Jingnan Shi

Arun’s Method for 3D Registration

This post is about K. S. Arun’s seminal work on estimating the relative transformation between two sets of 3D points using correspondences. This problem is also called point set registration or scan matching.

What is 3D Registration?

Cpd_fish_affine.gif

Figure 1: A sample point set registration solution. Dllu, CC BY-SA 3.0, via Wikimedia Commons.

The problem of 3D registration in the broadest sense aims to align two sets of 3D point clouds. The two sets of 3D points can be unordered and without known correspondences. In other words, we do not have information about what corresponds to what in the two input point clouds. Eq. \ref{eq:3dreg-prob} shows this precisely: \[ \mathbf{P'} = \mathbf{R} \mathbf{P} \mathbf{C} + \mathbf{t} \mathbf{1}^{T} \label{eq:3dreg-prob} \tag{1} \] where \(P'\) and \(P\) are \(3 \times N\) matrices representing the two sets of \(N\) points to be registered; \(R\) is the rotation matrix in \(\mathrm{SO(3)}\); \(\mathbf{t}\) is the translation vector; \(\mathbf{1}\) is a \(N \times 1\) vector of all ones, and \(\mathbf{C}\) is a \(N \times N\) correspondence matrix, where the the sum of each row and column equals to \(1\).

Arun’s method solves Eq. \ref{eq:3dreg-prob} in the case of known \(\mathbf{C}\). In other words, Eq. \ref{eq:3dreg-prob} can be rewritten as: \[ \mathbf{P'} = \mathbf{R} \mathbf{P} + \mathbf{t} \mathbf{1}^{T} \label{eq:3dreg-prob-arun} \tag{2} \]

In the rest of this post, I will walk through Arun’s approach, and present a Python implementation of the algorithm together with some cool visualization.

Arun’s Method

Overview

The paper titled “Least-Squares Fitting of Two 3-D Point Sets”, published by A. S. Arun, T. S. Huang and S. D. Blostein on 1987, describes a non-iterative least-squares approach to match two sets of 3D points.
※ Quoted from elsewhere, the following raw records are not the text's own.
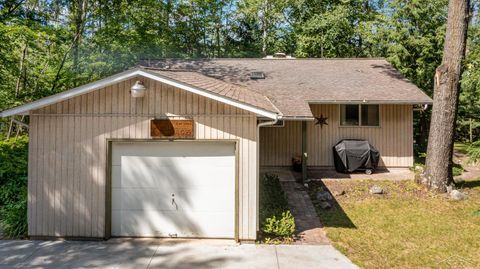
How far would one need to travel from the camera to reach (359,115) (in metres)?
12.3

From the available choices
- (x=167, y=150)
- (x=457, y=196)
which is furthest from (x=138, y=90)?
(x=457, y=196)

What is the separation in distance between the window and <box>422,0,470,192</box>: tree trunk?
99.9 inches

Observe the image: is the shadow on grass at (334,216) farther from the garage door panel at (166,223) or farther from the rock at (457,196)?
the rock at (457,196)

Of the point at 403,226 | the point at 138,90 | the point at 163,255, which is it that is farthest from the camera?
the point at 403,226

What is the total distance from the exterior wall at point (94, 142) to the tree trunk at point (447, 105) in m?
6.54

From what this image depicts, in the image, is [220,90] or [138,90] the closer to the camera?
[138,90]

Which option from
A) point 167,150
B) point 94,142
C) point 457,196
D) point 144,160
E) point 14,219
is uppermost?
point 94,142

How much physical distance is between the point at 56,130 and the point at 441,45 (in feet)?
62.8

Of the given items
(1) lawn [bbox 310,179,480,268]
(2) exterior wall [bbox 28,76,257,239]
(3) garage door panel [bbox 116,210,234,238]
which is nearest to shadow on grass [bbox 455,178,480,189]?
(1) lawn [bbox 310,179,480,268]

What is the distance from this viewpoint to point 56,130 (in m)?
6.61

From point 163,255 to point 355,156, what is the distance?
26.2 feet

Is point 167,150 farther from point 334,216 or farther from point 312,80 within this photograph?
point 312,80

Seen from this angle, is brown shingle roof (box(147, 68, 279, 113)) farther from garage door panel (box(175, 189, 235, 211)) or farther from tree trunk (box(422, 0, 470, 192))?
tree trunk (box(422, 0, 470, 192))

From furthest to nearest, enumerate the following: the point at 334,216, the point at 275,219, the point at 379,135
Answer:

The method itself uses singular value decomposition, which makes the algorithm easy to implement using widely available numerical packages.

Following Eq. \ref{eq:3dreg-prob-arun}, Arun et. al. are trying to minimize the following cost function: \[ \Sigma^{2} = \sum_{i=1}^{N} || p'_{i} - (\mathbf{R} p_{i} + \mathbf{t}) ||^{2} \]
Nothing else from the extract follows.